Ci mette la faccia l’assessore alla polizia locale Alessandra Clemente. In una nota stampa fa sapere che  “non consentiremo (loro, gli amministratori, ndr) che Napoli si trasformi in un palcoscenico oleografico dove celebrare nozze sfarzose, di dubbio gusto e senza rispettare le regole minime”.

Purtroppo, quand’anche non lo si volesse consentire, una piazza pubblica occupata abusivamente, sporcata con coriandoli e cartacce, con l’organizzazione di un concerto con migliaia di persone senza alcuna autorizzazione è roba già archiviata. Insomma Napoli è stata già scempiata e vilipesa senza che nessuno abbia mosso un dito. Basta andare sul web per rivedere come Piazza del Plebiscito è stata trasformata abusivamente nel set di un addio al celibato con assembramento di migliaia di persone senza che nessuno sapesse alcunché, senza alcuna autorizzazione, esponendo a rischi e pericoli centinaia di persone, in violazione anche delle norme più recenti emanate dal Capo della Polizia in fatto di spettacoli pubblici. Non può succedere tutto quello che è accaduto nel bel mezzo di piazza Plebiscito, davanti all’ingresso principale della Prefettura di Napoli, sotto le finestre dell’abitazione del prefetto, senza che nessuno (polizia del corpo di guardia del palazzo di Governo, vigili urbani) si premuri di capire che cos’è quella manifestazione.

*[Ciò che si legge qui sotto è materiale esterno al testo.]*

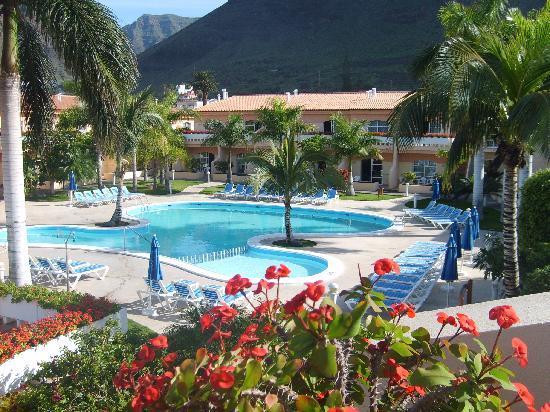 Jardin del Conde: Garden / Pool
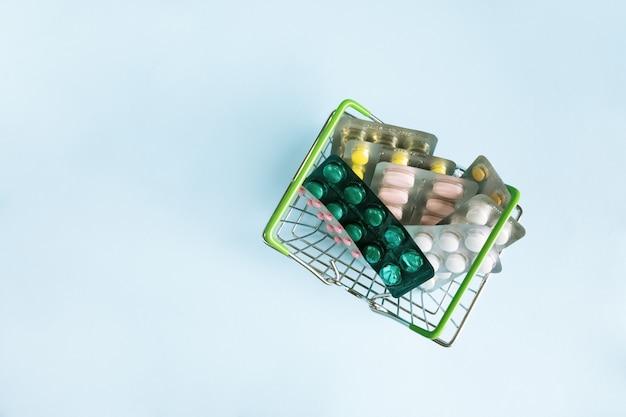 青のステンレス鋼のバスケットにさまざまな薬水疱。薬をクローズアップ。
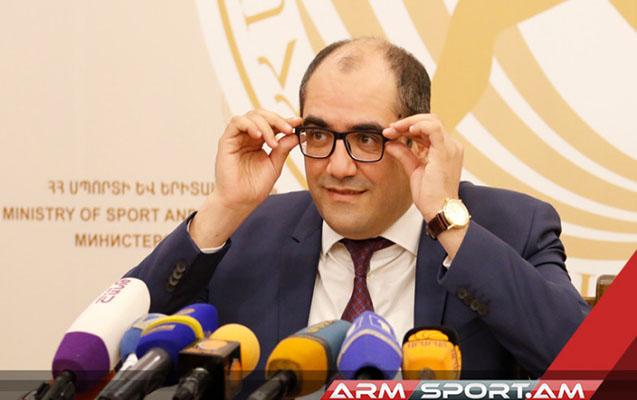 Ermənistanda nazir istefa verdi, etirazçılara qoşuldu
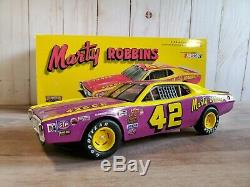 Action 1974 Dodge Charger Marty Robbins #42 NASCAR 124 Scale Diecast Stock Car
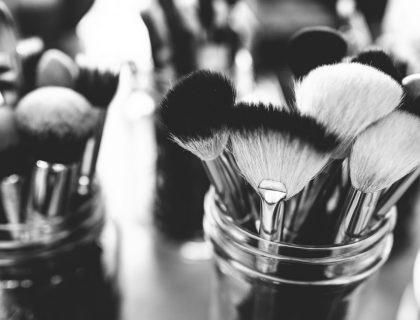 Make up : quels produits utiliser pour corriger ses défauts ?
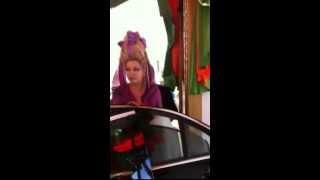Лена Ленина не может влезть в лимузин со своей прической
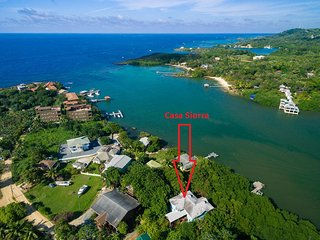 Casa Sierra Roatan Boutique Vacation Rentals, West End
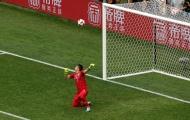 CĐV nhí Uruguay khóc sau sai lầm của thủ môn Muslera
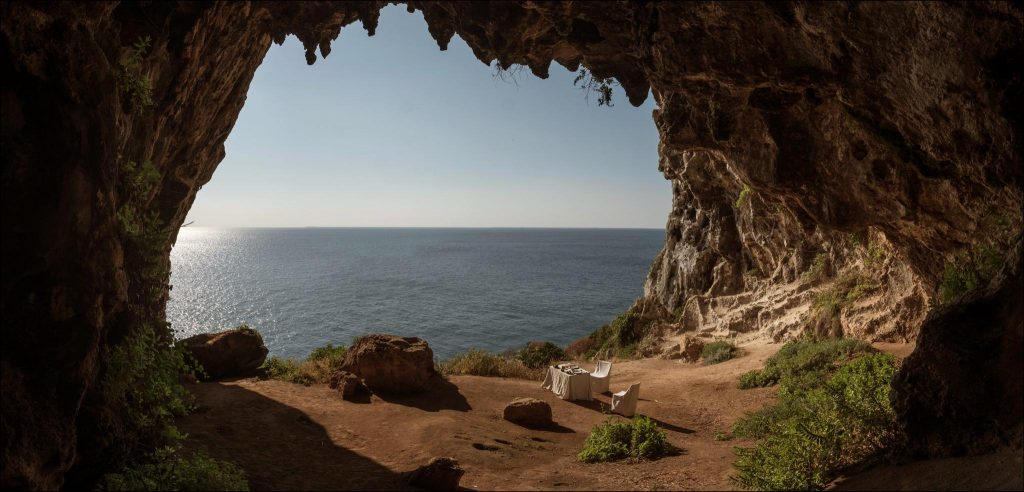 Breakfast in a cave | 700'000 Heures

Tina Rispoli e Tony Colombo sposi. Quelle che vedete sono immagini prese dal profilo Instagram dello sposo

Ma siccome al peggio non c’è mai limite, a Napoli si fa presto a raschiare il fondo. E così dopo l’occupazione abusiva di piazza Plebiscito, il Charles Aznavour di Secondigliano ovvero Tony Colombo, non pago di aver già sputtanato un’intera città con le immagini della festa abusiva al Plebiscito, quest’oggi ha organizzato nel quartiere della faida di camorra e dove risiede la donna che ha poi sposato (la signora Tina Rispoli, vedova del boss Gaetano Marino detto moncherino, assassinato sul lungomare di Terracina) un corteo nuziale con cavalli, limousine, furgoni, saltimbanchi, orchestrina, codazzo di telecamere e altra gente addobbata per l’occasione per arrivare al Maschio Angioino dove sono state celebrate le nozze. Risultato? Napoli messa in ginocchio. Una vergogna senza scuse che si è conclusa con la celebrazione delle fastose nozze nel tempio della cultura e della storia della Napoli Spagnola, Aragonese, il Maschio Angioino.

 

Alessandra Clemente, l’assessore che ci mette la faccia, è donna mite, tranquilla, una di quelle persone che non alzano mai la voce. La domanda a cui risponde è: come è potuto accadere una cosa simile? “Ci era stato solo comunicato un flash mob in piazza del Plebiscito, tale comunicazione era stata inviata dagli organizzatori anche agli altri uffici preposti –  sottolinea l’assessore – invece dalle immagini che abbiamo acquisito nella piazza si è svolto un mini concerto con installazione di un box, un palco, luci, musica, band”. “È un fatto grave ed ovviamente non autorizzato – le immagini sono eloquenti – addirittura sono affluiti nei pressi di piazza del Plebiscito auto, furgoni e una limousine”. “Ho dato mandato agli uffici della nostra Polizia Locale in tempi solleciti di inviarmi un report completo – aggiunge Alessandra Clemente – ed è già in nostro possesso una prima relazione stilata dalla polizia municipale – che ha già elevato contravvenzioni e contestato le irregolarità – per quanto è avvenuto stamane nelle strade di Secondigliano e presso il Maschio Angioino”. “Contesteremo ai responsabili ed all’organizzazione tutte le violazioni di legge e le sanzioni relative perché non passi il concetto che chiunque può fare il proprio comodo a Napoli infischiandosene delle regole, delle leggi e delle norme”.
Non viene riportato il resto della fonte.